OK, Google, what the h-e-double hockey sticks? You give, then you take away. You say you’re cool with SEO, then you kneecap us. Seriously, where is this passive-aggression coming from? I can understand you hating on spammers. You should. We’re with you on that one.
If it’s all about making a the Internet more accessible, and ensuring searchers get what they’re looking for, well, come on, help me help you. My job involves helping our clients show that they’re relevant to people searching for their products or services. If I can’t see what they’re looking for, and where they’re finding it, how can I help my client give them a better experience?
Hook a brother up?
Background data for those who don’t know what I’m blabbering about: On October 18, 2011 (Black Tuesday), Google announced that it would henceforth encrypt searches done by those signed into their Google accounts (Google+, Gmail, etc.). This means that the keywords used in those searches and any attendant data is invisible – it shows up in Google Analytics as “(not provided).” Google has framed it as a step toward protecting user privacy, and the move has actually been lauded by the ACLU and other defenders of online privacy. Strangely, these defenders seem to look the other way when it comes to paid search – AdWords clients have full access to search data. In addition, what privacy are they protecting? I suppose there is, somewhere, some twisted individual who would compare Analytics data against their server logs, then connect the IP with a host/address and, wait, I’m getting lost – what would they do then?

WRITTEN PROBLEM 1 —
In the Google SEO post, starting at "OK, Google, what" and ending at "a brother up?", please rename "spammers" to "scammers" and give that stretch back.
WRITTEN PROBLEM 2 —
Carry the Google SEO post on from its last sentence.
None of the lines after this are needed.

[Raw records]
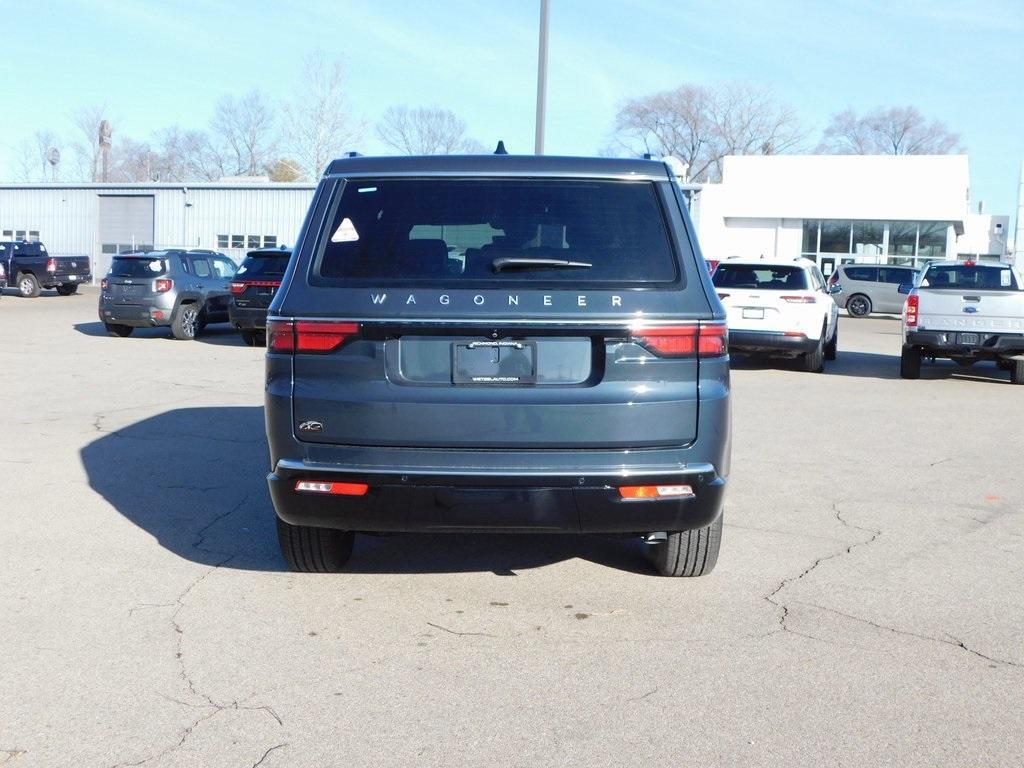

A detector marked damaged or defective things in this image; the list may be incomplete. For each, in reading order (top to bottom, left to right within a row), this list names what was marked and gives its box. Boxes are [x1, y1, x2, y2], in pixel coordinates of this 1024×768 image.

cracked asphalt [0, 290, 1020, 768]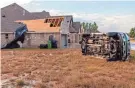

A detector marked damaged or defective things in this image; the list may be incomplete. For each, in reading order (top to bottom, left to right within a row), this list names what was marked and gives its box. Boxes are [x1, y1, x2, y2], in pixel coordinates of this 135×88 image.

damaged house [1, 2, 80, 48]
overturned truck [79, 32, 130, 60]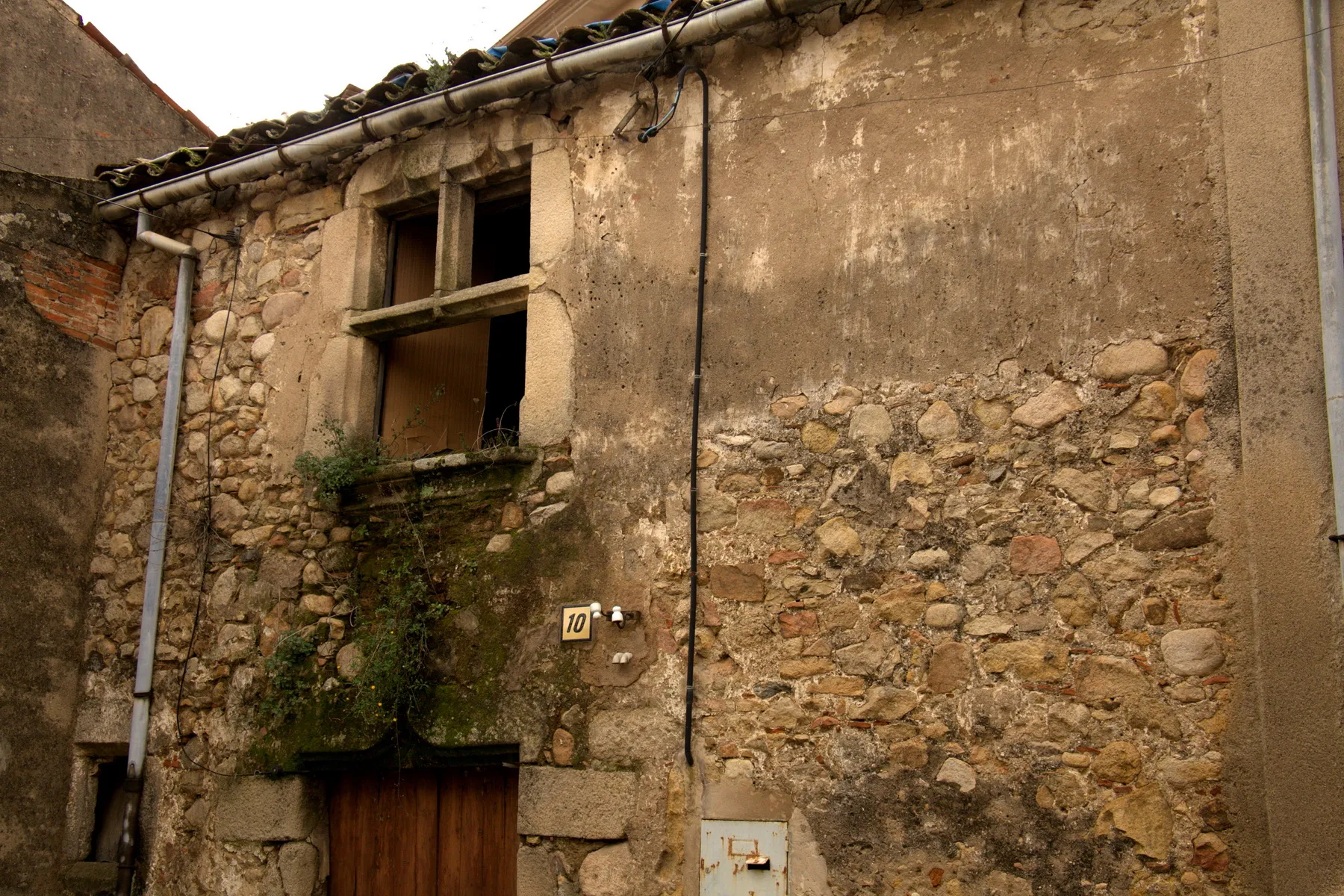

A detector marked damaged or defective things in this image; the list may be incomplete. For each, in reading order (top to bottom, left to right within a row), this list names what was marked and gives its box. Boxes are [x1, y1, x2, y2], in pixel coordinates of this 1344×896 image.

rusty metal door [704, 822, 785, 896]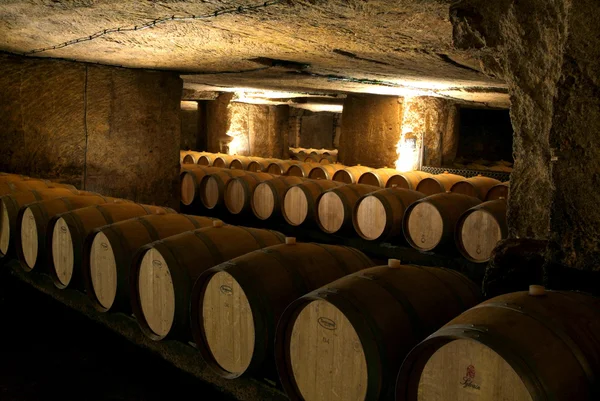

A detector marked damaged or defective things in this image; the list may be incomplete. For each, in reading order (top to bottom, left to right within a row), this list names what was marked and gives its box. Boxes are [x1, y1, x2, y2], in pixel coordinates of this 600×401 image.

dark ceiling crack [330, 49, 392, 66]
dark ceiling crack [436, 53, 482, 73]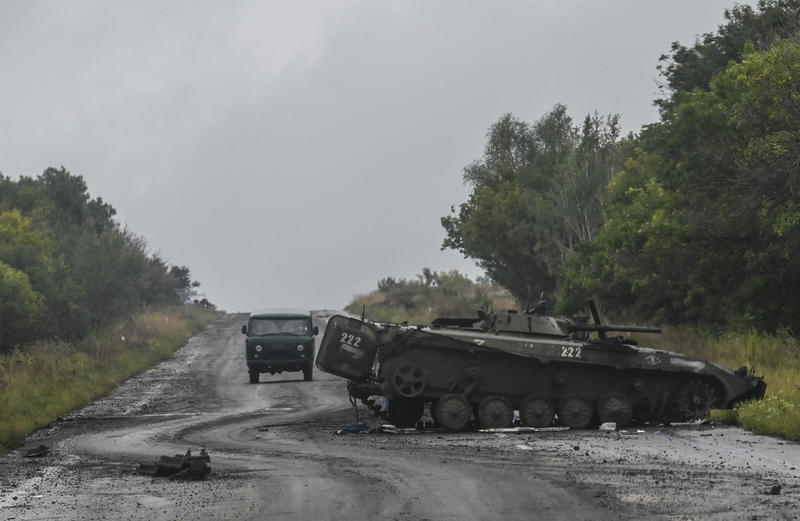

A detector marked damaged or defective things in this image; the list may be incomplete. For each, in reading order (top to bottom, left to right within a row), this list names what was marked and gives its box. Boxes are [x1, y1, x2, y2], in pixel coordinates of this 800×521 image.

damaged armored personnel carrier [316, 302, 764, 428]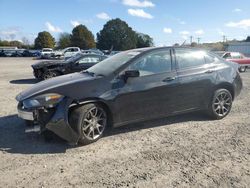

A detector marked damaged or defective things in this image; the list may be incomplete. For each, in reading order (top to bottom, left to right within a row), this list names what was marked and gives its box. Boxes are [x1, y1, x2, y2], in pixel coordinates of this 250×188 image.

damaged front end [16, 94, 78, 144]
front bumper damage [17, 98, 79, 144]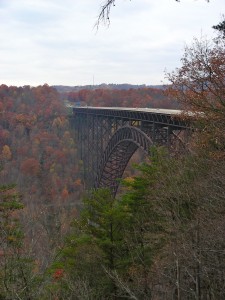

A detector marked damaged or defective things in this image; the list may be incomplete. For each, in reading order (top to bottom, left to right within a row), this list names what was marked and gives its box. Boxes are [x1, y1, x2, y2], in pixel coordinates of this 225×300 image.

rusted steel structure [71, 106, 188, 196]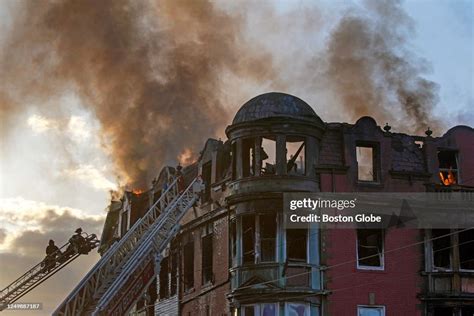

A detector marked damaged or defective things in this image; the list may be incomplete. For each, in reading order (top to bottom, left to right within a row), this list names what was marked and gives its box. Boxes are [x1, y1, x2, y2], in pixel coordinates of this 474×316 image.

broken window [260, 138, 278, 175]
broken window [286, 137, 306, 175]
broken window [356, 144, 378, 181]
broken window [436, 150, 460, 185]
broken window [260, 215, 278, 262]
broken window [286, 228, 310, 262]
broken window [358, 228, 384, 268]
broken window [432, 228, 450, 270]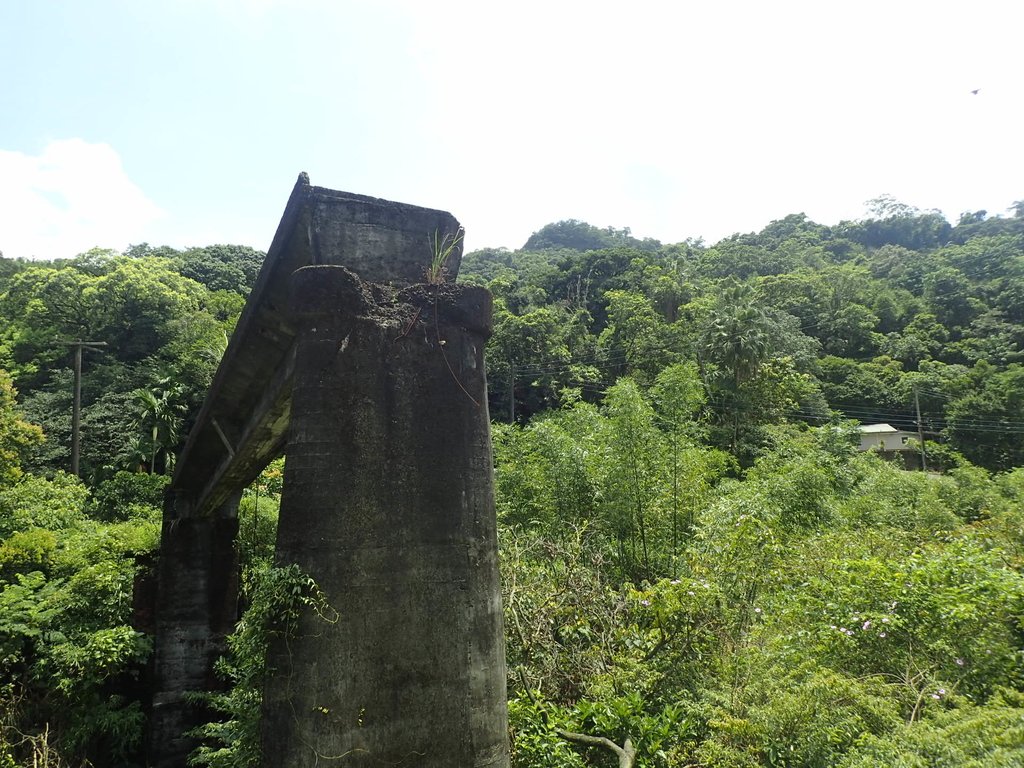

WRITTEN RESPONSE 1 —
OK, Google, what the h-e-double hockey sticks? You give, then you take away. You say you’re cool with SEO, then you kneecap us. Seriously, where is this passive-aggression coming from? I can understand you hating on scammers. You should. We’re with you on that one.
If it’s all about making a the Internet more accessible, and ensuring searchers get what they’re looking for, well, come on, help me help you. My job involves helping our clients show that they’re relevant to people searching for their products or services. If I can’t see what they’re looking for, and where they’re finding it, how can I help my client give them a better experience?
Hook a brother up?

WRITTEN RESPONSE 2 —
Matt Cutts played it off as no big deal, claiming that encryption would, at most, affect a single digit percentage of user data. Try again, big fella:
That data was taken from activity concerning a representative cross section of our clients, ranging from international B2B to ecommerce, over the past thirty days. Even though a Client #6 was strangely untouched (a seeming anomaly – I have my suspicions as to why this is happening but can’t share them due to respect for their privacy (IRONY!)), we’re still averaging out at just under 20%. One-fifth.
One-fifth is significant. If I lost one fifth of the fingers on my right hand, well, that’d suck. If Google executives suddenly lost one-fifth of their salaries, I bet they wouldn’t be cool with it. If Google had to pay 20% of their profits in corporate tax (instead of absolutely nothing) heads would roll. Literally, people would be decapitated.
I’m calling BS, ya big Grinch.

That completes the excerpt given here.